His organization's survey of 1,431 S&Ls shows $2.3 billion in NOWs versus $2.5 billion in withdrawls during the first part of last month. (The bank board's estimate for NOWs is $2.6 billion during the first 20 days of January.) In New England it was ascertained that just 15 percent of NOW funds come from passbook savings. Industry sources admit much of the money from 5 1/2 percent accounts is going into money market mutual funds which now pay about 17 percent.
The National League, which sampled 300 members, put the average account balance at between $925 and $1,150. It found that 12 percent of S&Ls required no mimimum balance to avoid service charges, whereas 27 percent set the amount at $500 and 15 percent at $1,000. Those with minimal requirements opened 11 NOW accounts per $1 million in assets; those with the stiffest terms, 2 to less per million. The industry average is now 5 or 6. After nearly a decade of operation in New England, thrift institutions there average 30 NOWs per $1 million in assets.
A Washington Post Survey last December showed more than 95 percent of the metropolitan banks and thrift institutions polled intended to pay interest on checking. The minimum balance required to avoid service charges worked out on average to $355 for S&Ls. However, just 8 1/2 percent of them listed no service charge and no minimum-balance requirements.

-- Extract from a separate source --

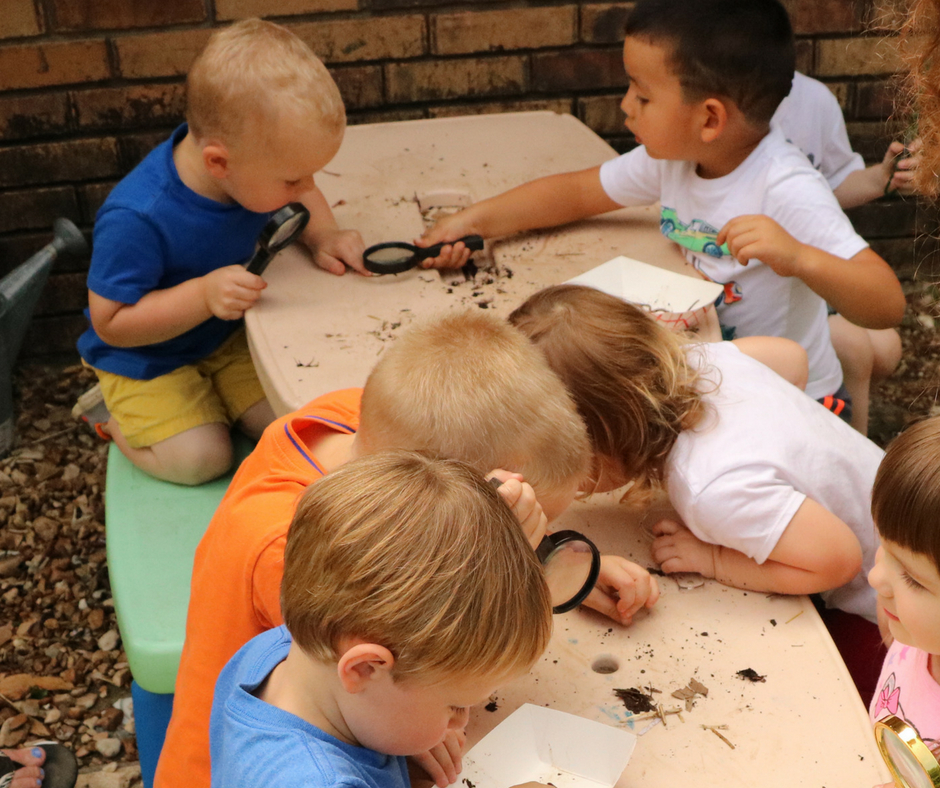 Kids observing worms and compost under magnifying glass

This week The Post randomly polled a dozen local S&Ls on their NOW activity through the end of January. The average balance of actual accounts turned out to be $1,230, with a range from $625 to $2,500. In all cases the actual customer balance turned out to be higher than anticipated. The number of accounts established appears to be in inverse proportion to the average balance. Thus, three out of four of those with the highest balances had the smallest number of NOW accounts and vice versa. Not surprisingly, those S&Ls offering free checking with no minimum set up the most accounts.
One, which declined to be mentioned by name, set up 14,000 accounts totaling $11 million in the first month, 4,000 more than its goal for the entire first year.The average balance was $785. Next largest in number of accounts was Metropolitan Federal with 3,908, totaling $3.7 million. The average balance was $941. Neither institution imposes service charges or minimums. The danger, as experiences in New England, is that a lack of requirements will spawn many low-balance, unprofitable accounts. That does not appear to be the case here where both average balances are comfortably above the balance each S&L needs to break even on the account.
On the other hand, Perpetual American, the largest thrift intitution in the area, opened 2,988 accounts totaling $4.8 million, even though its minimum balance is set at $1,000, the highest for any thrift. The actual average balance of its NOW accounts is $1,600. Of all those surveyed, only National Permanent expressed any dissatisfaction with NOW activity. It has opened 1,500 accounts totaling $2 million and finds itself still far from its first-year goal of 5,000 to 6,000 accounts.
The percentage of new money averaged 63 percent, with associations ranging from 40 percent to 95 percent. County Federal attributed its 95 percent to having the third lowest minimum ($50) and initial deposit ($10) in the area.